Global temperatures for September 2018 were 0.61C based on merging GHCNV3 with HadSST3 and using spherical triangulation. This is a fall of 0.08C since August. The baseline for temperature anomalies is always 1961-1990.

Monthly temperature anomalies updated for September 2018.

The annual average so far (9 months) for 2018 is 0.65C , making it on track to be the 4th warmest year.

Last 20 years of annual temperatures

The spatial distribution shows a cold eastern Canada and a cooler Antarctica.

Temperature anomalies calculated by Spherical Triangulation

*Related*

Giving an end of century anomaly of 1.2°C. provided none of the oft predicted multi decadel minimums arrive, in which case it might not even get to 1°C.

If temperatures rise linearly. In fact they are predicted to rise logarithmically with CO2. So it may rise less if emissions can be stabilised.

Such a logarithmic rise is assuming that mean temp anomaly is almost exclusively caused by CO2, with is a very unlikely supposition. Also upto now emissions have been rising exponentially with more or less comes back to linear … if we keep finding an exponentially increasing amount of fossil fuels to burn.

It seems unlikely that AGW accounts for more than half of the simplistic linear “trend”. The rest is likely natural variability.

Hi Clive,

in fact CO2 emissions have been rising roughly exponentially so that brings the log back to linear … if we continue to find exponentially rising quantities of fossil fuels to extract.

So that would theoretically add a roughly linear rise unless climate feedbacks compensate in some way for this “forcing”.

The great delusion is that this does NOT mean that any fitted linear function to temperature can be attributed to AGW. There are and always have been natural variations which can also be fitted to a linear function.

This is so trivial a correlation that you can do it to any data. There is absolutely no grounds for attribution. That is the great global warming con.

In your first graph a dip in temperatures at year 2000 but not in 2009 ?

Dip is in 2008.

Comparing UAH 6.0 lower trop to Hadcrut3 and Hadcrut4 it’s clear they are catching the same signal. I wonder if biases are inflating surface record. We certainly know the sign of the bias, just not the amplitude. Here is a comparison:

http://www.woodfortrees.org/plot/hadcrut4gl/mean:20/from:1979/plot/uah6/mean:20/offset:0.22/plot/hadcrut3vgl/mean:20/from:1979

Comparing the lower trop to the surface one might wonder what the expected correction coefficient is between the two. For a couple of years this seemed a mystery subject that I could not find an answer for. Then I found this CA post from 2009 where Gavin Schmidt and Richard Lindzen supposedly had agreed that the lower trop should be 1.4X more responsive to radiative imbalance than the surface. Then in the discussion right when Robert Way was about to quantify the conflict between RSS-UAH and Hadcrut Gavin popped in to disavow the 1.4X (which I suppose was the origin of the infamous “tropospheric hotspot” that never materialized.) Gavin gave a rationale for a 0.95X over land and everyone shrugged and accepted. Bizarre science.

+++++

• _SHORT EXERCISE A_: List every person named in the thread on September 2018 global temperatures, giving each name once.
• _SHORT EXERCISE B_: From the thread on September 2018 global temperatures, reproduce verbatim the passage between "The great delusion" and "is in 2008.", inclusive.

• _DATA SECTION_:
+++++

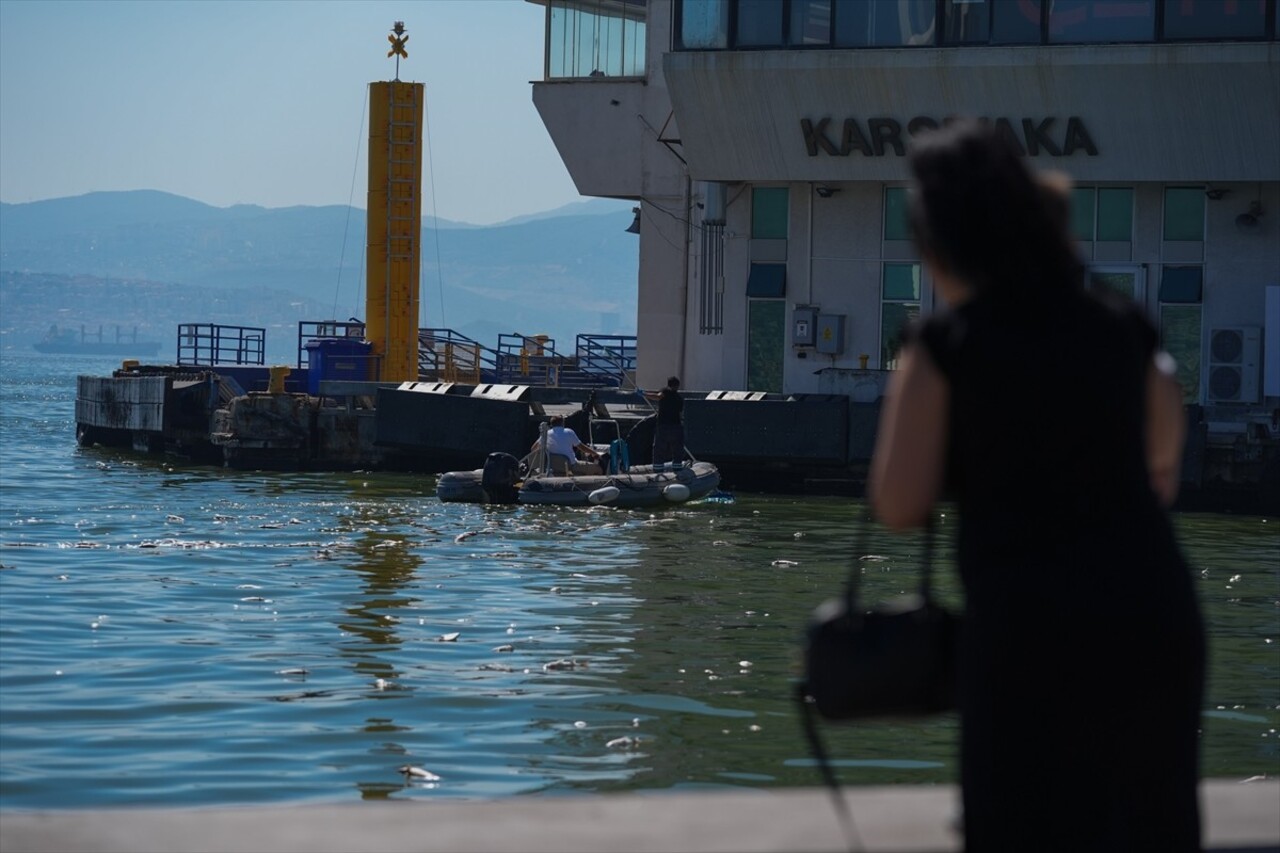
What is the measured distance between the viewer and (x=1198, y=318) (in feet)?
108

+++++

• _COMPLETE ANSWER A_: Clive, Gavin Schmidt, Richard Lindzen, Robert Way

• _COMPLETE ANSWER B_:
The great delusion is that this does NOT mean that any fitted linear function to temperature can be attributed to AGW. There are and always have been natural variations which can also be fitted to a linear function.

This is so trivial a correlation that you can do it to any data. There is absolutely no grounds for attribution. That is the great global warming con.

In your first graph a dip in temperatures at year 2000 but not in 2009 ?

Dip is in 2008.